* **GIVEN INSTRUCTION**
Can you reproduce word for word everything in the Tomcat memory tuning notes below, from "For a number" down to "during office hours."?

* **PASSAGE SHOWN**
For a number of clients simply setting up a cron job to restart Tomcat once a day was generally enough to prevent slowdowns from occurring (might still happen once or twice a month). This unfortunately did not work for the larger sites with 400+ agents, where I'd often have to restart Tomcat multiple times during office hours.

Java Visual VM
So where does one start? The first thing you want to do is get your Java Visual VM monitoring working. This is detailed in the QM Advanced Manual:
The 3 things you want to look at on the Monitor page are:
1) CPU
2) (Memory) Heap
3) (Memory) PermGen

Memory Settings - Heap
After discussion with Loway they require 5/6Mb of RAM in the Heap per agent accessing the GUI. On top of that you need to allow overhead for Java as well as your reporting. At one client site I had about 400 agents. So 400 x 6 = 2400. I'm not sure how much to allocate for reports so I played it safe and rounded up to 4096 as they do pull large reports. You then use this value to set your Xms and Xmx values. You can read how to set them in the QM Manual: (I think this section of the manual may need a revisit in terms of memory allocation advice). Loway suggested that I set the Xms and Xmx values the same. Thus I used: -Xms4096M -Xmx4096M. You also want to make sure to add -server as this changes the compiler in Java. Read more here:

Note: Be sure that your memory settings are within the limits of your physical RAM (bearing in mind that your OS and other applications like MySQL also need resources). I have 12GB of RAM in my 400 Agent server of which 8GB is in use (mostly Tomcat and MySQL).

Memory Settings - PermGen
Next thing to look at is PermGen. Often the OutOfMemory events are in fact not from Heap, but PermGen. You might see this in the catalina.out log:
Code: [Select]
Exception in thread "RMI TCP Connection(idle)" java.lang.OutOfMemoryError: PermGen space.I hadn't realised that just like the Heap you can also set the PermGen size. By default this seems to be about 80Mb. I experimented with 256Mb and eventually settled on 512Mb. So add these settings to your config for tomcat:  -XX:PermSize=512M -XX:MaxPermSize=512M. This change made a significant difference to the stability of QM. You can read more about PermGen here:

Garbage Collection
Next up is Garbage Collection. When you start reading about Garbage Collection there is a lot of information and a lot of it differs between Java versions, so make sure your reading matches your Java version. The default collector in Java 6 is selected based on your hardware and OS, but you can force which collector to use by adjusting your tomcat settings. For single CPU setups use a serial collector:  -XX:+UseSerialGC for multi CPU servers use a parallel (aka throughput collector): -XX:+UseParallelGC.  Before I discovered my PermGen size problem I also tried a concurrent collector: -XX:+UseConcMarkSweepGC. This seems to perform better where PermGen size is limited. Once I increased my PermGen size I went back to UseParallelGC as Loway recommended this. My server has 2 x quad core CPUs with HT, so it makes sense to use it.

* **GIVEN RECORDS**
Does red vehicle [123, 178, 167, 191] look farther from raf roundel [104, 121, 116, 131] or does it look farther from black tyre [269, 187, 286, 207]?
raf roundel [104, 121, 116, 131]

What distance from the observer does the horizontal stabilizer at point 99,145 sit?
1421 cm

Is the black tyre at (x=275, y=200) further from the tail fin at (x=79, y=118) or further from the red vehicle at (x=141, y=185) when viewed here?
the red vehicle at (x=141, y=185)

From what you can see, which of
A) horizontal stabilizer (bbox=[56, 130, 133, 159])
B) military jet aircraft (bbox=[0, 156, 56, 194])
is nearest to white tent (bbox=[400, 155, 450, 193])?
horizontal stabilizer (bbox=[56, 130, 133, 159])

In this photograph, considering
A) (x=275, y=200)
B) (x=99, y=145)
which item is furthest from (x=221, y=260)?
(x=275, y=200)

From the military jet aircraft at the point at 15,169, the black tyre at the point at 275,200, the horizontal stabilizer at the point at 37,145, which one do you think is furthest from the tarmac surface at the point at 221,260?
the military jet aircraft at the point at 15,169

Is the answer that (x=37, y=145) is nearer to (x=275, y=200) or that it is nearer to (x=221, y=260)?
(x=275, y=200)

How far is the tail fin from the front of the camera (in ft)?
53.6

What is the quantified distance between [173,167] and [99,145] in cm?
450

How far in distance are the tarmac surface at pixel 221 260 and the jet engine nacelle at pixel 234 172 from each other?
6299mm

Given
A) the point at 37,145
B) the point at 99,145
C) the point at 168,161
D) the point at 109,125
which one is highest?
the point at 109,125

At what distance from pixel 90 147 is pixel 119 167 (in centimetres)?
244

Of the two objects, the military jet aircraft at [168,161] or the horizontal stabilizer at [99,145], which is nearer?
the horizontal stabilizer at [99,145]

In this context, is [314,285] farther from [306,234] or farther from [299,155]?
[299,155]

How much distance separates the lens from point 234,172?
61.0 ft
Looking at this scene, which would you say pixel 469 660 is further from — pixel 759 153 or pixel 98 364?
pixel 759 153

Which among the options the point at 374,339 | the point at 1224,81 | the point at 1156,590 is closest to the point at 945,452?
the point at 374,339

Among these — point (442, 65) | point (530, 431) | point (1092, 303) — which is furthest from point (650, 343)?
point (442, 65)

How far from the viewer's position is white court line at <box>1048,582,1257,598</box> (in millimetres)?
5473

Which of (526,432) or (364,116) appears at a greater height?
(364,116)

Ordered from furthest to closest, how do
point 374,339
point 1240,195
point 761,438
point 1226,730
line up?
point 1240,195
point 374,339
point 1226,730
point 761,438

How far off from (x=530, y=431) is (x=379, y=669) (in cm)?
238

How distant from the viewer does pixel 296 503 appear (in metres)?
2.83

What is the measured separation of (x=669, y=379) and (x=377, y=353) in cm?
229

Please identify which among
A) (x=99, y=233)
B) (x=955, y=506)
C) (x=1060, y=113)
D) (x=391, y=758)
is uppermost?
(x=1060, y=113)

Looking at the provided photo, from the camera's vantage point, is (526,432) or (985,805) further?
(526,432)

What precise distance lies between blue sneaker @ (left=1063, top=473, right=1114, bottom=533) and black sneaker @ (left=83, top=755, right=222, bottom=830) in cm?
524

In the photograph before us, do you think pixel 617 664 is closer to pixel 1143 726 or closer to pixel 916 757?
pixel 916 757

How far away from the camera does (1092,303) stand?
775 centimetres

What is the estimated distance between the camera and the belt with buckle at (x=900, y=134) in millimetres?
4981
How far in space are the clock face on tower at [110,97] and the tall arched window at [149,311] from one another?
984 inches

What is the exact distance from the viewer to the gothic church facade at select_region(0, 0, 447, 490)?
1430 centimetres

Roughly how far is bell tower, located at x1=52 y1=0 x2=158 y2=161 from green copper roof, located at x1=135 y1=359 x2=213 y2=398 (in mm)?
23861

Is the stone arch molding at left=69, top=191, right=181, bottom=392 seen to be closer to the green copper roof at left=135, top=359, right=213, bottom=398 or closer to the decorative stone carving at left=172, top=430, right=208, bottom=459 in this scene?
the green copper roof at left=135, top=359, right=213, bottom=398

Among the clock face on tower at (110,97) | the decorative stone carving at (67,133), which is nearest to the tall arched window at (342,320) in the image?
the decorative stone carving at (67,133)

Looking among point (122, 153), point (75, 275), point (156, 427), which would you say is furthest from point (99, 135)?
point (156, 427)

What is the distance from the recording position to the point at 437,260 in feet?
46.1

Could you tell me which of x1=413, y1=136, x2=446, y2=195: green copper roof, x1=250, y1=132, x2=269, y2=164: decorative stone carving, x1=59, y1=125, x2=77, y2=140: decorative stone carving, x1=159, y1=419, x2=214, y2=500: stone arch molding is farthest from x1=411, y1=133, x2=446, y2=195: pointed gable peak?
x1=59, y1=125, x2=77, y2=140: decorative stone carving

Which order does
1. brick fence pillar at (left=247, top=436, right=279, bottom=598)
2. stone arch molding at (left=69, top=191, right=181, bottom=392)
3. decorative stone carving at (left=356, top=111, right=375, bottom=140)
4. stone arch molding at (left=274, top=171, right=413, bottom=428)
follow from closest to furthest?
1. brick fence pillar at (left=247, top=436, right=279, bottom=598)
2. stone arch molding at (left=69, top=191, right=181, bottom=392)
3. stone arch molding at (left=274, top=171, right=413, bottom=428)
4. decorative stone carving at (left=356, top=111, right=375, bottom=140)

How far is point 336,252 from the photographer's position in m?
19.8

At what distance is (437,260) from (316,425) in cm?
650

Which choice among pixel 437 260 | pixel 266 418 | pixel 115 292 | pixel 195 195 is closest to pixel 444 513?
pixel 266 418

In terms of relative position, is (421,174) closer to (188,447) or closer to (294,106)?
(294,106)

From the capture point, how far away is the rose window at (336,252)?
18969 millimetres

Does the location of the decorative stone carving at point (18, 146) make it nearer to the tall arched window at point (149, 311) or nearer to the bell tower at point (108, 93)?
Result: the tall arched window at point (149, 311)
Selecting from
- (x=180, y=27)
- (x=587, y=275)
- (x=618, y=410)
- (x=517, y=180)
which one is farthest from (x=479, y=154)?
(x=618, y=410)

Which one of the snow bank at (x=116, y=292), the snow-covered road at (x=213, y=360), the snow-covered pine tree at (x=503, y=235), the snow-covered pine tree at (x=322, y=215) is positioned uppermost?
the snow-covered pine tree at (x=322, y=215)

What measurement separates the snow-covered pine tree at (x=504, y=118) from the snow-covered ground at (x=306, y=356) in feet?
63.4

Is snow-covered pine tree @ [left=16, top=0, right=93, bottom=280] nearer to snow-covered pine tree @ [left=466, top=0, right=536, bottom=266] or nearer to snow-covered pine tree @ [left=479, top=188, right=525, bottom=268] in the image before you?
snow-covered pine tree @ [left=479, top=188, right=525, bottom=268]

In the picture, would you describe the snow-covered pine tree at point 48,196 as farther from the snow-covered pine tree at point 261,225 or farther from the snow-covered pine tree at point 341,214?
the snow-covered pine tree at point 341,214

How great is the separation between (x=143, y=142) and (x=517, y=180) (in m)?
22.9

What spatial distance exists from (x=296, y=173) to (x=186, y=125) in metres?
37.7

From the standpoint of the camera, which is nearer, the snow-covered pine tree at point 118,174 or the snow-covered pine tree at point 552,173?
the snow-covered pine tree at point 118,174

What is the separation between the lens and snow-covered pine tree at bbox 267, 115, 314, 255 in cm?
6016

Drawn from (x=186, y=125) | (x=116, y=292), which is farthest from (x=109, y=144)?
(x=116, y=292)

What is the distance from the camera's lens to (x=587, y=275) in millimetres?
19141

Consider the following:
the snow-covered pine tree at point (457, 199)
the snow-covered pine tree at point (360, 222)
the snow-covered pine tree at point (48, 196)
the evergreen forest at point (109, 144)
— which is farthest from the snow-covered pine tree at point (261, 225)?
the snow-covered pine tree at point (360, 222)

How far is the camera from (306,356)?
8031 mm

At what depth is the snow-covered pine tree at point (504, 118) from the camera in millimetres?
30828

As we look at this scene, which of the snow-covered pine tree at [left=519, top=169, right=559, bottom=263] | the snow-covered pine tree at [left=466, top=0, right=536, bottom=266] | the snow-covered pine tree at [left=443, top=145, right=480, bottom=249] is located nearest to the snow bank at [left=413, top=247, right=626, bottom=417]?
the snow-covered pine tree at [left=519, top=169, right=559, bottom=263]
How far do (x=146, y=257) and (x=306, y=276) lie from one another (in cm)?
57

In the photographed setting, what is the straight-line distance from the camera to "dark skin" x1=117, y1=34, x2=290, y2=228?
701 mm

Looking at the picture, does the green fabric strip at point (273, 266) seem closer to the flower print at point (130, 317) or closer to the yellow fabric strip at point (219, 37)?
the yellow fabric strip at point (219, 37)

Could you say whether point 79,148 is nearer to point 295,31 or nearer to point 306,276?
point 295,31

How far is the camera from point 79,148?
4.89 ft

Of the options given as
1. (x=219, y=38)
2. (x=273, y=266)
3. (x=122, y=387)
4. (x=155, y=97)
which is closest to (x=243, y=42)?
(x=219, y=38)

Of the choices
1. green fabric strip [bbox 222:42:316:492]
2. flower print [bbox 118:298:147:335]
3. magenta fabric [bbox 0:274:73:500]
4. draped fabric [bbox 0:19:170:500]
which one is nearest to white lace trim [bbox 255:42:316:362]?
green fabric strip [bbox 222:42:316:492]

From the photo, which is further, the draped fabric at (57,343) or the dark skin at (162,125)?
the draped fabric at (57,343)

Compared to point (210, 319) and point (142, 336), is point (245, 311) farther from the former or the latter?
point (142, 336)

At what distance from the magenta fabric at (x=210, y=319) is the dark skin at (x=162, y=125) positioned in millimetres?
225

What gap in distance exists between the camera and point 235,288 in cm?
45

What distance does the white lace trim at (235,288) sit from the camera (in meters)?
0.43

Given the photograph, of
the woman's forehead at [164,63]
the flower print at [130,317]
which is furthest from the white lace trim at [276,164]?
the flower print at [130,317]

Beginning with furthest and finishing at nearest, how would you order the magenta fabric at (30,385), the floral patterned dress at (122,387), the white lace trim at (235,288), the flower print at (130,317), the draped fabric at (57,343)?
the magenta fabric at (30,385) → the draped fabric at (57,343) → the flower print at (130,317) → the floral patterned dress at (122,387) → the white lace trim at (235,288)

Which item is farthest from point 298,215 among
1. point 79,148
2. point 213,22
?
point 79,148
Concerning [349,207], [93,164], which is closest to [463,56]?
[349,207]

* **WRITTEN RESPONSE**
For a number of clients simply setting up a cron job to restart Tomcat once a day was generally enough to prevent slowdowns from occurring (might still happen once or twice a month). This unfortunately did not work for the larger sites with 400+ agents, where I'd often have to restart Tomcat multiple times during office hours.